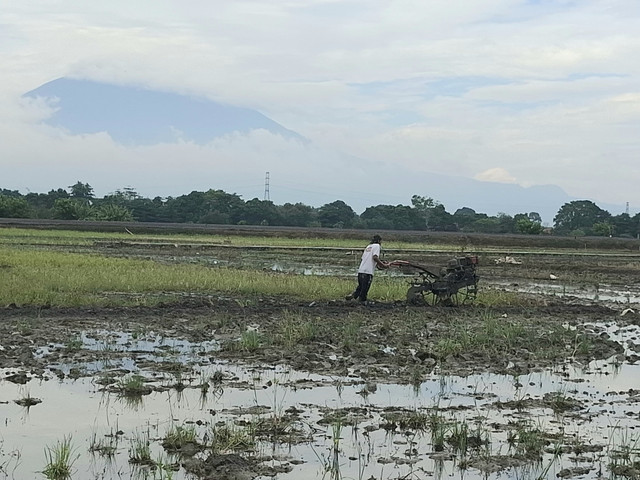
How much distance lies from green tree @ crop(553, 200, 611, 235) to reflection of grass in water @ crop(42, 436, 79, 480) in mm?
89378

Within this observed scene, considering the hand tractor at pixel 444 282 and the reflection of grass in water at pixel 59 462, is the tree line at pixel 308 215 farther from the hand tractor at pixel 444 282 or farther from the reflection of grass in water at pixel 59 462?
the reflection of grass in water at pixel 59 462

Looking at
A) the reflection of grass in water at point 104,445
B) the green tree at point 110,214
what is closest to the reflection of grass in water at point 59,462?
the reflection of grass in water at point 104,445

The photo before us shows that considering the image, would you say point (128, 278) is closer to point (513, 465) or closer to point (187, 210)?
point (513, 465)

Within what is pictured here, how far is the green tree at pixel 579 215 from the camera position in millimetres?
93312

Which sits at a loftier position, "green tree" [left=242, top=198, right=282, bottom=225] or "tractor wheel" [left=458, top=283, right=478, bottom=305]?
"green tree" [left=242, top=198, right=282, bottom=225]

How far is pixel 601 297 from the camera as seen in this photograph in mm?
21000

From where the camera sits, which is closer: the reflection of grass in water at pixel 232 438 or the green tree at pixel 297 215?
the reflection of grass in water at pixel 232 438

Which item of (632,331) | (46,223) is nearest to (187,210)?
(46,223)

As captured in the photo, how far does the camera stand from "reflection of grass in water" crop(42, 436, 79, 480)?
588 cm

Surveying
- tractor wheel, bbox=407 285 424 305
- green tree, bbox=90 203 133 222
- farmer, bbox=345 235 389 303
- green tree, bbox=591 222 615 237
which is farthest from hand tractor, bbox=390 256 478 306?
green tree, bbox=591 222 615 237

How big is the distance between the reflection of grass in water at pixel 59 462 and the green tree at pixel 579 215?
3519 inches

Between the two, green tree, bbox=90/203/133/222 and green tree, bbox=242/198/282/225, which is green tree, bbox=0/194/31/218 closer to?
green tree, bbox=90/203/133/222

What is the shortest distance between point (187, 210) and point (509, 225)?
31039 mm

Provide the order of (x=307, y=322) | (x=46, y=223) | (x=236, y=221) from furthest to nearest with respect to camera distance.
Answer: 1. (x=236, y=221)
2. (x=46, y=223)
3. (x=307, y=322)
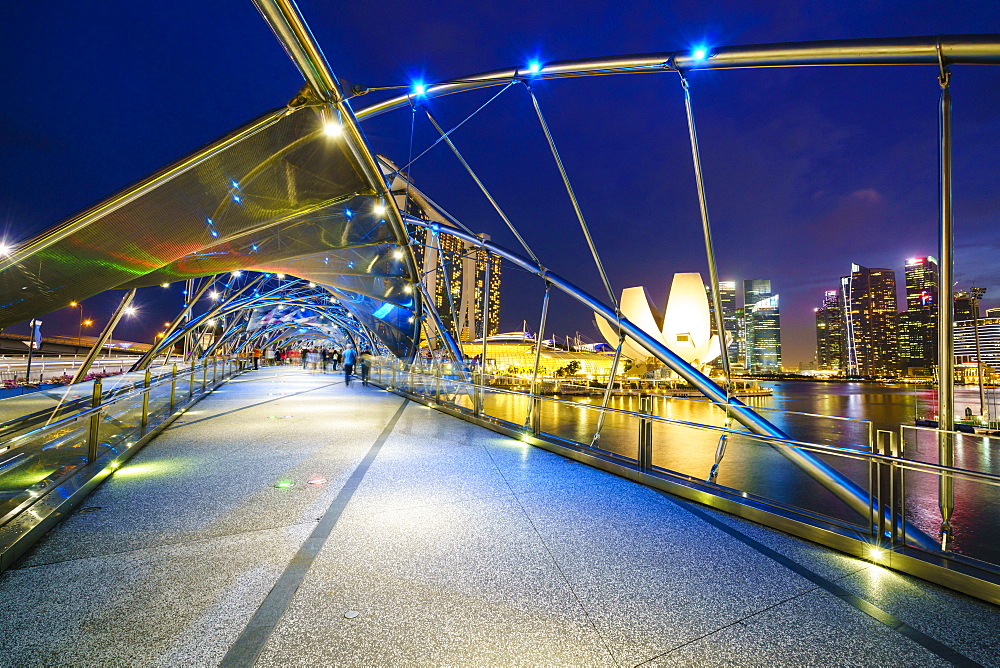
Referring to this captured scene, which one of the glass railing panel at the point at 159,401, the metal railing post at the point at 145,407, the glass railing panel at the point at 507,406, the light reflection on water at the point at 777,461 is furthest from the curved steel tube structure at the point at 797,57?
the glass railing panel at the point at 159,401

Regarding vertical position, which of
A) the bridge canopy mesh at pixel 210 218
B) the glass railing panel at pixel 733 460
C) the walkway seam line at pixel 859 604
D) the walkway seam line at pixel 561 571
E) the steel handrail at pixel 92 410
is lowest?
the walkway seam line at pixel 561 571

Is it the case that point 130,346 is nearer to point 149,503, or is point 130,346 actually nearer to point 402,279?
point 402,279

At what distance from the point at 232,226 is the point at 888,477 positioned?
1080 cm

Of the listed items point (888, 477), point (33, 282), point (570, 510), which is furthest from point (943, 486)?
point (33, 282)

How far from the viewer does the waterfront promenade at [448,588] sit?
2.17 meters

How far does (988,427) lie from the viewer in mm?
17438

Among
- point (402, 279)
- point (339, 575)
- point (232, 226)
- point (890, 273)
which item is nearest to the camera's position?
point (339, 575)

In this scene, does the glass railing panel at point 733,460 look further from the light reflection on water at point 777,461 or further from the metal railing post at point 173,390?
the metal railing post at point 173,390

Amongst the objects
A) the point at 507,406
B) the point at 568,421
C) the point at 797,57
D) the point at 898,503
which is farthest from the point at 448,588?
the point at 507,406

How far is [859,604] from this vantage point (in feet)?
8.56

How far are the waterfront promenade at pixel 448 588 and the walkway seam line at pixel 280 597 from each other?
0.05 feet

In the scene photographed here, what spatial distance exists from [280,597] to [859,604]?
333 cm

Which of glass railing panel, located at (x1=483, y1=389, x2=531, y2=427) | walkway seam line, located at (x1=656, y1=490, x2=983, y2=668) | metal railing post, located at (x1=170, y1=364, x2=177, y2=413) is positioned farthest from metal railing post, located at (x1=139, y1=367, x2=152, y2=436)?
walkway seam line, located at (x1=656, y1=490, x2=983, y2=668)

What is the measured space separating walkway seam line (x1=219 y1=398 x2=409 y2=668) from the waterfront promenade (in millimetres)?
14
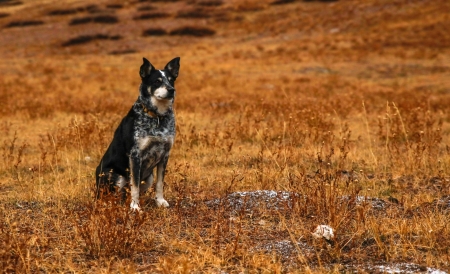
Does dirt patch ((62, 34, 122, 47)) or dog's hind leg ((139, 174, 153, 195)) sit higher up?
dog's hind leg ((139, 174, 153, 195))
....
Return every line of the material above verbatim, omitting the pictures.

How much distance lies from green tree @ crop(553, 200, 611, 235) to reflection of grass in water @ crop(42, 436, 79, 480) in mm?
89378

Within this observed scene, considering the hand tractor at pixel 444 282 and the reflection of grass in water at pixel 59 462, is the tree line at pixel 308 215 farther from the hand tractor at pixel 444 282 or farther from the reflection of grass in water at pixel 59 462?
the reflection of grass in water at pixel 59 462

Looking at
A) the reflection of grass in water at point 104,445
B) the green tree at point 110,214
what is closest to the reflection of grass in water at point 59,462?
the reflection of grass in water at point 104,445

The photo before us shows that considering the image, would you say point (128, 278) is closer to point (513, 465) or closer to point (187, 210)?
point (513, 465)

Within what is pictured here, how far is the green tree at pixel 579 215 from the camera position in millimetres?
93312

Which sits at a loftier position, "green tree" [left=242, top=198, right=282, bottom=225] or "tractor wheel" [left=458, top=283, right=478, bottom=305]?
"green tree" [left=242, top=198, right=282, bottom=225]

How far is pixel 601 297 from the camera as seen in this photograph in mm?
21000

From where the camera sits, which is closer: the reflection of grass in water at pixel 232 438 or the green tree at pixel 297 215?
the reflection of grass in water at pixel 232 438

Which item of (632,331) | (46,223) is nearest to (187,210)?
(46,223)

As captured in the photo, how far does the camera stand from "reflection of grass in water" crop(42, 436, 79, 480)?
588 cm

Surveying
- tractor wheel, bbox=407 285 424 305
- green tree, bbox=90 203 133 222
- farmer, bbox=345 235 389 303
- green tree, bbox=591 222 615 237
which is farthest from hand tractor, bbox=390 256 478 306?
green tree, bbox=591 222 615 237

How big is the distance between the reflection of grass in water at pixel 59 462 and the green tree at pixel 579 215?
3519 inches

Between the two, green tree, bbox=90/203/133/222 and green tree, bbox=242/198/282/225, which is green tree, bbox=0/194/31/218 closer to?
green tree, bbox=90/203/133/222

What is the shortest distance between point (187, 210) and point (509, 225)?
31039 mm

Provide the order of (x=307, y=322) | (x=46, y=223) | (x=236, y=221) from furthest to nearest with respect to camera distance.
Answer: 1. (x=236, y=221)
2. (x=46, y=223)
3. (x=307, y=322)
Referring to this captured scene, which one of the glass railing panel at the point at 159,401, the metal railing post at the point at 145,407, the glass railing panel at the point at 507,406, the light reflection on water at the point at 777,461 is furthest from the curved steel tube structure at the point at 797,57?
the glass railing panel at the point at 159,401

Regarding vertical position, which of
A) the bridge canopy mesh at pixel 210 218
B) the glass railing panel at pixel 733 460
C) the walkway seam line at pixel 859 604
D) the walkway seam line at pixel 561 571
E) the steel handrail at pixel 92 410
is lowest?
the walkway seam line at pixel 561 571

Is it the case that point 130,346 is nearer to point 149,503, or is point 130,346 actually nearer to point 402,279?
point 402,279

At what distance from the point at 232,226 is the point at 888,477 positioned?
1080 cm

Of the listed items point (888, 477), point (33, 282), point (570, 510), which is furthest from point (943, 486)?
point (33, 282)

How far from the viewer does the waterfront promenade at [448,588] sit?
2.17 meters

How far does (988,427) lie from the viewer in mm?
17438

Among
- point (402, 279)
- point (339, 575)
- point (232, 226)
- point (890, 273)
which item is nearest to the camera's position?
point (339, 575)

In this scene, does the glass railing panel at point 733,460 look further from the light reflection on water at point 777,461 or further from the metal railing post at point 173,390?
the metal railing post at point 173,390

Amongst the objects
A) the point at 507,406
B) the point at 568,421
C) the point at 797,57
D) the point at 898,503
which is farthest from the point at 448,588?
the point at 507,406

How far is [859,604] from this vantage point (in feet)?
8.56

How far are the waterfront promenade at pixel 448 588 and the walkway seam line at pixel 280 597 from each other?
0.05 feet

In the scene photographed here, what spatial distance exists from [280,597] to [859,604]?
333 cm

Which of glass railing panel, located at (x1=483, y1=389, x2=531, y2=427) | walkway seam line, located at (x1=656, y1=490, x2=983, y2=668) | metal railing post, located at (x1=170, y1=364, x2=177, y2=413) is positioned farthest from metal railing post, located at (x1=139, y1=367, x2=152, y2=436)?
walkway seam line, located at (x1=656, y1=490, x2=983, y2=668)

What is the measured space separating walkway seam line (x1=219 y1=398 x2=409 y2=668) from the waterfront promenade (in millimetres)?
14
Does dirt patch ((62, 34, 122, 47)) or dog's hind leg ((139, 174, 153, 195)) sit higher up?
dog's hind leg ((139, 174, 153, 195))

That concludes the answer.